— EXERCISES —
(A) From the passage on bacterial iron corrosion, reproduce word for word the portion that begins at the words "February 14, 2020" and ends after the words "and accelerating corrosion.".
(B) Name every organization that the passage on bacterial iron corrosion lists as part of the research group.

— PASSAGE —
※

February 14, 2020
Researchers found that the bacteria have an ability to withdraw electrons without any special enzymes. The development of new rust-proof materials is expected
A research group of the NIMS, CSIRO and RIKEN CSRS found that the conductivity of black rust produced by iron corrosion bacteria plays a role in enhancing the activity of the bacteria and accelerating corrosion.
Iron corrosion caused by a type of bacteria called sulfate-reducing bacteria has become a serious problem in infrastructure such as petroleum pipelines. It is known that hydrogen sulfide produced by the metabolism of these bacteria reacts with iron to produce iron sulfide (black rust) that promotes corrosion. It remains unclear, however, as to why the corrosion continues to proceed even after the surface of the iron is covered with iron sulfide, which hinders the development of effective anticorrosion methods. The research group found that sulfate-reducing bacteria with a special enzyme on the surface of plasma membranes could withdraw electrons from iron via iron sulfide and accelerate corrosion. However, sulfate-reducing bacteria without the enzyme sometimes have a high corrosive activity, suggesting that there is a mechanism that promotes corrosion by withdrawing electrons without the membrane enzyme.
In this study, the research group focused on the conductivity of iron sulfide, which is a main component of black rust. A detailed analysis of iron sulfide nanoparticles produced on the surface of the bacteria revealed that these particles have a crystal structure with a high conductivity. Further, a comparison of activities of the bacteria with and without iron sulfide nanoparticles showed that only the bacteria with the particles withdraw electrons from extracellular solid-state electron donors, activating their metabolism. This finding indicates that black rust, which has been considered a useless metabolic byproduct, has a key biochemical function and suggests that sulfate-reducing bacteria can promote iron corrosion by withdrawing electrons without special membrane enzymes.

※

— MATERIAL SUPPLIED —
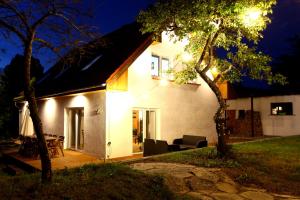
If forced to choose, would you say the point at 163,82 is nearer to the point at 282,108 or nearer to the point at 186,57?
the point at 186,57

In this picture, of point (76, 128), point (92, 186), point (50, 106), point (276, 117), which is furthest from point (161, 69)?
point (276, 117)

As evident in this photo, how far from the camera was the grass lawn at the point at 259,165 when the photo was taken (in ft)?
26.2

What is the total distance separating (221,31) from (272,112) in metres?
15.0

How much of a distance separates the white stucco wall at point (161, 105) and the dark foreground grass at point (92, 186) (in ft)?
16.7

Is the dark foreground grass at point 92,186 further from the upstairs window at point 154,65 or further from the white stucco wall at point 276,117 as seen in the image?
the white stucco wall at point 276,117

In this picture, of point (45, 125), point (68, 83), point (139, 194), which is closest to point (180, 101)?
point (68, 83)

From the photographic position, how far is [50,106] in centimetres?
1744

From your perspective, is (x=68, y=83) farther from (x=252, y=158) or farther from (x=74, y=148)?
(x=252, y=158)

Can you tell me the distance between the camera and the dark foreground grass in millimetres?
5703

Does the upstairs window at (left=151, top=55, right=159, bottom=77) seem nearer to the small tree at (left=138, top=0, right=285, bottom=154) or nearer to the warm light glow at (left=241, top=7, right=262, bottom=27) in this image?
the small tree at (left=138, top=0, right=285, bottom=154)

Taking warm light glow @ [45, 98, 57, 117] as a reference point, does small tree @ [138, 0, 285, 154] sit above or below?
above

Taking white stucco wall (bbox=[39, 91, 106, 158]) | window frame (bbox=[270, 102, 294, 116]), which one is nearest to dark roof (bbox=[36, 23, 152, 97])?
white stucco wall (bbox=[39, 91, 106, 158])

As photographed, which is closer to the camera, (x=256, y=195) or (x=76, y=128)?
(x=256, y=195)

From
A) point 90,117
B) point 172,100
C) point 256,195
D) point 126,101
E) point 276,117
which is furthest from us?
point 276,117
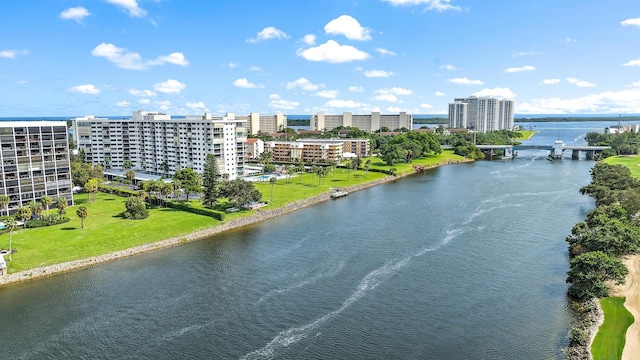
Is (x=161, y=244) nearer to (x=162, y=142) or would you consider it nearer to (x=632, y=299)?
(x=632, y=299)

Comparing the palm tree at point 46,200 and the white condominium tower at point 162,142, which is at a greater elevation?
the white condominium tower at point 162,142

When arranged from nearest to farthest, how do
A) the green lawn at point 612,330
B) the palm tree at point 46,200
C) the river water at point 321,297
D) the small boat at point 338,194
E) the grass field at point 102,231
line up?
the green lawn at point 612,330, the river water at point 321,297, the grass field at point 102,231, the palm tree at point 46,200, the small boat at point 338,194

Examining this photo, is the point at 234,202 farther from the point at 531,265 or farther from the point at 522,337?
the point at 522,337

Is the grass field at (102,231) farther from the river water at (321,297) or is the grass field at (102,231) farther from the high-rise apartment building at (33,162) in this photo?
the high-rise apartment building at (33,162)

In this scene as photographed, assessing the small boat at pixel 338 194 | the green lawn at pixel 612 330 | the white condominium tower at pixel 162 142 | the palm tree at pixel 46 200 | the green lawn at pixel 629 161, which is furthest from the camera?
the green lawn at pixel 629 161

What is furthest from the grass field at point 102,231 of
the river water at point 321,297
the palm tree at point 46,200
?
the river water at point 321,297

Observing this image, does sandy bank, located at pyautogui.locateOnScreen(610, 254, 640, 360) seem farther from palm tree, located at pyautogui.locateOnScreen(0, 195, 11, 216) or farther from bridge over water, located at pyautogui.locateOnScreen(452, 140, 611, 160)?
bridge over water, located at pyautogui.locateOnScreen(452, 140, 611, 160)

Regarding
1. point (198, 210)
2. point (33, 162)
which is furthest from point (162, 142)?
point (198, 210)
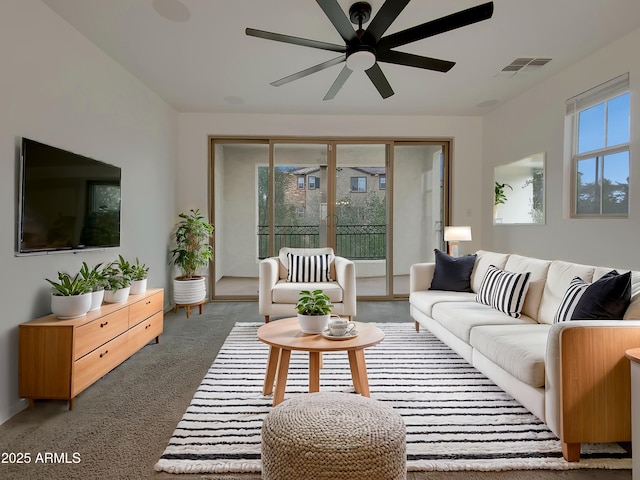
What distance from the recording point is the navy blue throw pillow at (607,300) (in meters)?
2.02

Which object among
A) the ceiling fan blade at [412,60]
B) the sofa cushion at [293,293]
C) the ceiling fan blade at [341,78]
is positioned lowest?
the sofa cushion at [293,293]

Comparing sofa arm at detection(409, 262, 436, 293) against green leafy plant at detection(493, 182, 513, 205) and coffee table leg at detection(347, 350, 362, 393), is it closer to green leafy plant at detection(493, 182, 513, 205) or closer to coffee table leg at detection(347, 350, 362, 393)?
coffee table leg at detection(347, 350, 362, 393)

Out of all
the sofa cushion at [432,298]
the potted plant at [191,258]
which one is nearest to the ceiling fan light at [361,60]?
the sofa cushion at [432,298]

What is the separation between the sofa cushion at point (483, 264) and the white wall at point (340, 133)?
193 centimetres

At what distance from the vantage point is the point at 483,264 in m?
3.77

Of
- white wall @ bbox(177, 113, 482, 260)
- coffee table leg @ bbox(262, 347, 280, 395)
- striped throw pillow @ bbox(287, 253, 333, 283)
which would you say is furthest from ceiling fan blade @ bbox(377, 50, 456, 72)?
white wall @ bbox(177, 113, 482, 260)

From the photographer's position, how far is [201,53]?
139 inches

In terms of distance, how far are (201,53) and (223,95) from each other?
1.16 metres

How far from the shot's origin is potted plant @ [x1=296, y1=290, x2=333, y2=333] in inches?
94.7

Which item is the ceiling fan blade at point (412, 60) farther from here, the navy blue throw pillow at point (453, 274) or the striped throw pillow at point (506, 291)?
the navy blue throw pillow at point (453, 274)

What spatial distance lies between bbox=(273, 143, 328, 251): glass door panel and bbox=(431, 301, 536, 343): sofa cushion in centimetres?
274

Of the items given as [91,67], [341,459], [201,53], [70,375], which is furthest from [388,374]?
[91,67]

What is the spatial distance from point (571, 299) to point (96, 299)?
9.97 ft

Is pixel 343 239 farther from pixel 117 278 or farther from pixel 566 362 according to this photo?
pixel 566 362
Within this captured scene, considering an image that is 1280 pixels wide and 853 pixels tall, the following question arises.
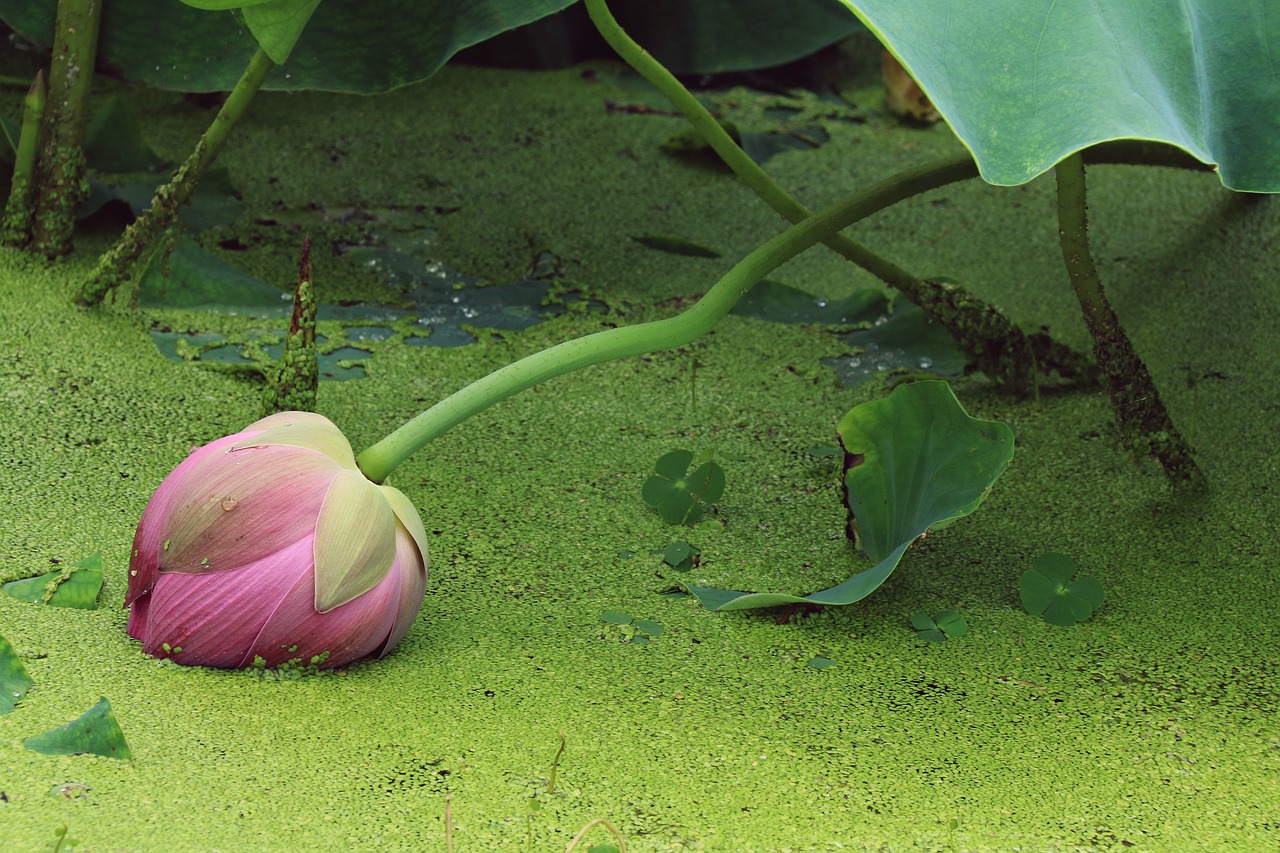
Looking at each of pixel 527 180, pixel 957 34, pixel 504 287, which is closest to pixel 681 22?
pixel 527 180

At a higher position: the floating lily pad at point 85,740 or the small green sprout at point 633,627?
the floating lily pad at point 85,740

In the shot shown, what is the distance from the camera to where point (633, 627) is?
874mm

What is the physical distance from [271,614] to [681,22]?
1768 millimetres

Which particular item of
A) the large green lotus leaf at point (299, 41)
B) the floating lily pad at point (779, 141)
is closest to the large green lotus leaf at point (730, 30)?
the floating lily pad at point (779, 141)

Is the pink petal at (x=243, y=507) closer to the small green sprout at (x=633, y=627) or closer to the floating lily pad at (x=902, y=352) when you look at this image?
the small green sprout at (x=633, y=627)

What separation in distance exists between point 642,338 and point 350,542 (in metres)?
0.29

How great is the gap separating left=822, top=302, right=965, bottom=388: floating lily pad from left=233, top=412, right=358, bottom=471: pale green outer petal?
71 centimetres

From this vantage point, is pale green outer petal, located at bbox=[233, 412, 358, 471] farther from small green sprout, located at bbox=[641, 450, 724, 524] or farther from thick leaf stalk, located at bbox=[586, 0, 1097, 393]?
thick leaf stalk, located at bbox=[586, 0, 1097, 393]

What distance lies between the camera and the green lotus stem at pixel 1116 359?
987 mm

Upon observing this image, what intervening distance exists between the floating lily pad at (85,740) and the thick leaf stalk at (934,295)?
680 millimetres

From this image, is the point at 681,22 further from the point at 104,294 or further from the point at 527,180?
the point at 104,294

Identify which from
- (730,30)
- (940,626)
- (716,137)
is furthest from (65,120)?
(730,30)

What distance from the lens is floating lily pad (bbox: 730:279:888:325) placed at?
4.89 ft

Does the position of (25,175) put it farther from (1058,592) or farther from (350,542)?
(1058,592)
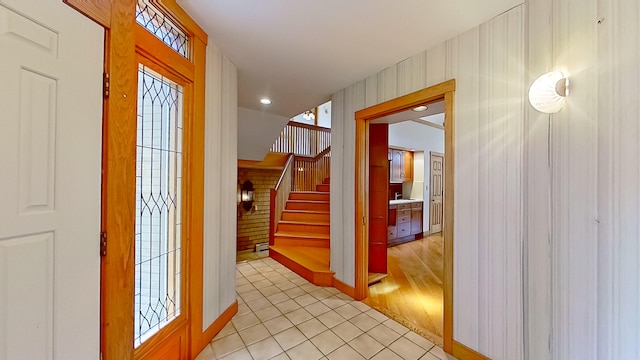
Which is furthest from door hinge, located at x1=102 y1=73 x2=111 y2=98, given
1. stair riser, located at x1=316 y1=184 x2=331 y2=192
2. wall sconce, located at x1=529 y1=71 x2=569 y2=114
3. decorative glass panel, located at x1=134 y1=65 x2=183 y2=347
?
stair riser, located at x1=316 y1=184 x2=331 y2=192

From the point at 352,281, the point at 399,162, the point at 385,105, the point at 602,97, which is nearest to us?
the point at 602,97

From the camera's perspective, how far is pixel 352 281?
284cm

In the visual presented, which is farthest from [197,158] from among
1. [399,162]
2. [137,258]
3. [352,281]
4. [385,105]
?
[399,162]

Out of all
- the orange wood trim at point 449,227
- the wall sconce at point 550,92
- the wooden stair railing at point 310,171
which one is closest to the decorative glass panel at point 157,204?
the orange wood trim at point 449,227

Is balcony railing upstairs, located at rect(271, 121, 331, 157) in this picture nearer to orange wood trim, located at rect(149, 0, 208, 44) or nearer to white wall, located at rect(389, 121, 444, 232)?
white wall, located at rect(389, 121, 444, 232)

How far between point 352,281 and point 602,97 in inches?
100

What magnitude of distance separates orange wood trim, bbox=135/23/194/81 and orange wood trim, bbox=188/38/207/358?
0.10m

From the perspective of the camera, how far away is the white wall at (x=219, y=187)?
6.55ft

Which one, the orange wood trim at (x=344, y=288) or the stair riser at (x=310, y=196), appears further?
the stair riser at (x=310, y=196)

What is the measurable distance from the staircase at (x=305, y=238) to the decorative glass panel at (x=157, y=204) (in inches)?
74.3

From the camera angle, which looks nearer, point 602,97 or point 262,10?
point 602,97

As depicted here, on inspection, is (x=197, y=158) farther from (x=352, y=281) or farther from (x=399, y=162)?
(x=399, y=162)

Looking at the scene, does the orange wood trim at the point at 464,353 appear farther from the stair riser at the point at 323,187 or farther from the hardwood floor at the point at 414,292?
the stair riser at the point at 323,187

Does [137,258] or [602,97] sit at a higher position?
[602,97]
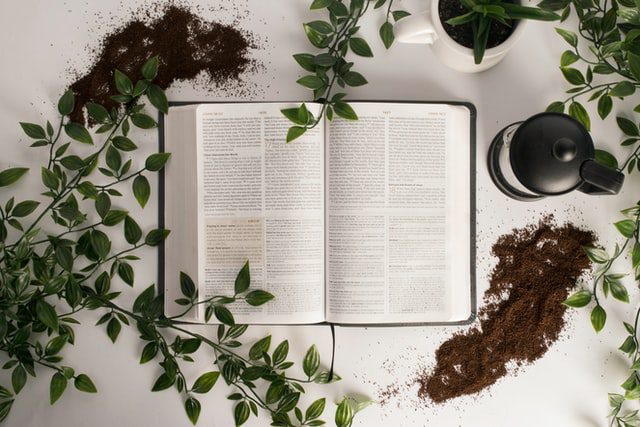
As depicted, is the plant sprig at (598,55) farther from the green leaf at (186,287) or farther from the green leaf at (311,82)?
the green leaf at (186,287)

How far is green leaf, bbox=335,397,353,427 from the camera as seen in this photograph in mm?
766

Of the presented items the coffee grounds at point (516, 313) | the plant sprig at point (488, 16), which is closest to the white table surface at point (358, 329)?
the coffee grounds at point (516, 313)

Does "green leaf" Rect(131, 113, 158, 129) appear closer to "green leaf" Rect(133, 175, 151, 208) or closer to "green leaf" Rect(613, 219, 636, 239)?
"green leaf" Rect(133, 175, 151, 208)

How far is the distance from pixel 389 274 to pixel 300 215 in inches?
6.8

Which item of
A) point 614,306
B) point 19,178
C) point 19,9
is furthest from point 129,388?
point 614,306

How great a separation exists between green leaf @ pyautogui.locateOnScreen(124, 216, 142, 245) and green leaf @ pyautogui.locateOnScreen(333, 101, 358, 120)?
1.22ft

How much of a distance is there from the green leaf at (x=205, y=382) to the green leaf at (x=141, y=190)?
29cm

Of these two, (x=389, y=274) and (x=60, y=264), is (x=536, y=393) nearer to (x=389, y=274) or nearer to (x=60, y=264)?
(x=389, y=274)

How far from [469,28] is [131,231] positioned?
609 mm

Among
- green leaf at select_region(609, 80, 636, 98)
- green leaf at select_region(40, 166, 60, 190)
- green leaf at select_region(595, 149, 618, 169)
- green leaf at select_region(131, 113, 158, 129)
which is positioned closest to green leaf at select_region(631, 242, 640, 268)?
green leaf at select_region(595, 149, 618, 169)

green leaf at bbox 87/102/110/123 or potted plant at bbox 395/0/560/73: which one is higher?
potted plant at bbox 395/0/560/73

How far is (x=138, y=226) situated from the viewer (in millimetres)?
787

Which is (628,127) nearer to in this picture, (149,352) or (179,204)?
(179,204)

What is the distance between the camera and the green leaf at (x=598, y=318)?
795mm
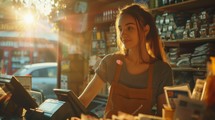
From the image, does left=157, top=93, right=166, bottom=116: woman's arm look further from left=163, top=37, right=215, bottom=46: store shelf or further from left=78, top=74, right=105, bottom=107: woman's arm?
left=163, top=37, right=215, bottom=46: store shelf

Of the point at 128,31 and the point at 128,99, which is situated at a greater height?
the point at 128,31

※

— SOLUTIONS TO EACH TASK —
(A)
February 14, 2020
Researchers found that the bacteria have an ability to withdraw electrons without any special enzymes. The development of new rust-proof materials is expected
A research group of the NIMS, CSIRO and RIKEN CSRS found that the conductivity of black rust produced by iron corrosion bacteria plays a role in enhancing the activity of the bacteria and accelerating corrosion.

(B) NIMS, CSIRO, RIKEN CSRS